The DOE email does not name any specific culprit, but states that an investigation turned up no evidence that classified information was compromised in the attack.
"We believe several hundred DOE employees’ and contractors’ PII (personally-identifiable information) may have been affected," according to the email. "As individual affected employees are identified, they will be notified and offered assistance on steps they can take to protect themselves from potential identity theft."
The email also urges employees to encrypt all files and emails containing PII and sensitive data, including files stored on hard drives or on the shared networks. In addition, employees were told not to store or email non-government related PII on DOE network computers.
Once the full nature and extent of the attack is known, the email continues, the department will "implement a full remediation plan."
"The Department is also leading an aggressive effort to reduce the likelihood of these events occurring again," according to the email. "These efforts include leveraging the combined expertise and capabilities of the Department’s Joint Cybersecurity Coordination Center to address this incident, increasing monitoring across all of the Department’s networks and deploying specialized defense tools to protect sensitive assets."

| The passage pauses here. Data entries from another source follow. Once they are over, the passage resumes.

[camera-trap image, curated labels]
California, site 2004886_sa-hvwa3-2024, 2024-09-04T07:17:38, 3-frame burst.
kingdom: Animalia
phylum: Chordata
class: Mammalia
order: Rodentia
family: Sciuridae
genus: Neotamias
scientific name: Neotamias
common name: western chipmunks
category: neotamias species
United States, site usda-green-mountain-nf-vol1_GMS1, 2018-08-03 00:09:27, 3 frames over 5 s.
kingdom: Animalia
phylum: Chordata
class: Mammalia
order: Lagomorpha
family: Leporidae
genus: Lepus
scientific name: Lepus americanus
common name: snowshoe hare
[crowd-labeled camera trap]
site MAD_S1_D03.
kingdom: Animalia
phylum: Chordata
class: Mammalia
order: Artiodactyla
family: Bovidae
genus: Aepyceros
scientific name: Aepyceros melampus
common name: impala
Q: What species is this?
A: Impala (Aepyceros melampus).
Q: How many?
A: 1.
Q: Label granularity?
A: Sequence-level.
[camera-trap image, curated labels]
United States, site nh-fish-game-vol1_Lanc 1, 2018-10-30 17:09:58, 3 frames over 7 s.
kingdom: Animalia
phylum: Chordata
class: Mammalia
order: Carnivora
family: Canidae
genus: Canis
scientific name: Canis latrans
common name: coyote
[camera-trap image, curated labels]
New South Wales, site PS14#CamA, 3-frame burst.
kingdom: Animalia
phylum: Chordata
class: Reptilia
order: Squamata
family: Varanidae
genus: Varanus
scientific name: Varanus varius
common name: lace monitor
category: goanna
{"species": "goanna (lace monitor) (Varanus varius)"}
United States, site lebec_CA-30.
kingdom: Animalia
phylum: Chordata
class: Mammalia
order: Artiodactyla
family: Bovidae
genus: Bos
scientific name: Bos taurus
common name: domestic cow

A remediation plan would be a good step forward to Richard Towle, head of federal markets at FireMon.
“If not for a troubling history preceding this incident, this report could be seen as an opportunity to improve," Towle says. "If classified information was truly not compromised, the organization could use what was taken to inform themselves about risks in the “reach-ability” of critical assets and associated access vulnerabilities."
"However, based on track record – not just of government, but also the industry at large – the typical response is to simply plug the wounds after they have already bled out, and try and defend similar points of entry," he continues. "We need to break the cycle and make security about understanding and addressing risk, as opposed to trying to get better and faster at reaction."